Together, they would build a brick-and-mortar shop in a Balboa Street storefront. Ever since, in addition to repairing and selling bikes, Scenic Routes has conducted repair classes and other events in its space. "Our primary goal is to create a space that is centered around the community," Beaman says. He defines that community as the geographic neighborhood and "transit people, bike people, urbanists." Most of all, it's "people that believe in cities," he explains.
Anyone who's worked in or owned a bike shop knows you don't do it to get rich. (An old joke: "How can you end up with a small fortune in the bike business? Start off with a big one.") Beaman reports that Scenic Routes ended last year with a net profit of one percent, a business model he half-jokingly calls "anti-profit."

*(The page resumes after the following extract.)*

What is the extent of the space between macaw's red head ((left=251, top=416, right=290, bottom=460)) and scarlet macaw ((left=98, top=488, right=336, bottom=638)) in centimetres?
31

His vision is that it won't be a joke: He fantasizes having a rich benefactor (or benefactors) so he can lose money every year. "How cool would it be if some rich person was like, 'Look, I am going to put a million dollars in your account, that's your endowment," he says. "Then we could just lose 30 or 40 thousand dollars a year and it would be fine."
Now there's a business model I'm sure the Stanford MBA program--or any other MBA program--doesn't teach. For that matter, I'm not sure that any MPA program that trains people in non-profit administration has such a curriculum.
Perhaps those who administer and teach such programs are the real deniers: They probably wouldn't (or couldn't) acknowledge the need for businesses or organizations like Scenic Routes.